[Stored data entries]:
----------

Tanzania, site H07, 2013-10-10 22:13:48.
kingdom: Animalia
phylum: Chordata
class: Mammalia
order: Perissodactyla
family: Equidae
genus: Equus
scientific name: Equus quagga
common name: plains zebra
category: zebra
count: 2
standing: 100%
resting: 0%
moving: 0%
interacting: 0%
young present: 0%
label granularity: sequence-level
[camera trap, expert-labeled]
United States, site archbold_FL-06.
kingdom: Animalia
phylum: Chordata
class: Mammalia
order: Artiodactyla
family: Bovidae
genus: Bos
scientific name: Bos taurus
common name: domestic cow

----------

All of the data is to be transcribed exactly as written.

[EXERCISE OUTPUT]:
Tanzania, site H07, 2013-10-10 22:13:48.
kingdom: Animalia
phylum: Chordata
class: Mammalia
order: Perissodactyla
family: Equidae
genus: Equus
scientific name: Equus quagga
common name: plains zebra
category: zebra
count: 2
standing: 100%
resting: 0%
moving: 0%
interacting: 0%
young present: 0%
label granularity: sequence-level
[camera trap, expert-labeled]
United States, site archbold_FL-06.
kingdom: Animalia
phylum: Chordata
class: Mammalia
order: Artiodactyla
family: Bovidae
genus: Bos
scientific name: Bos taurus
common name: domestic cow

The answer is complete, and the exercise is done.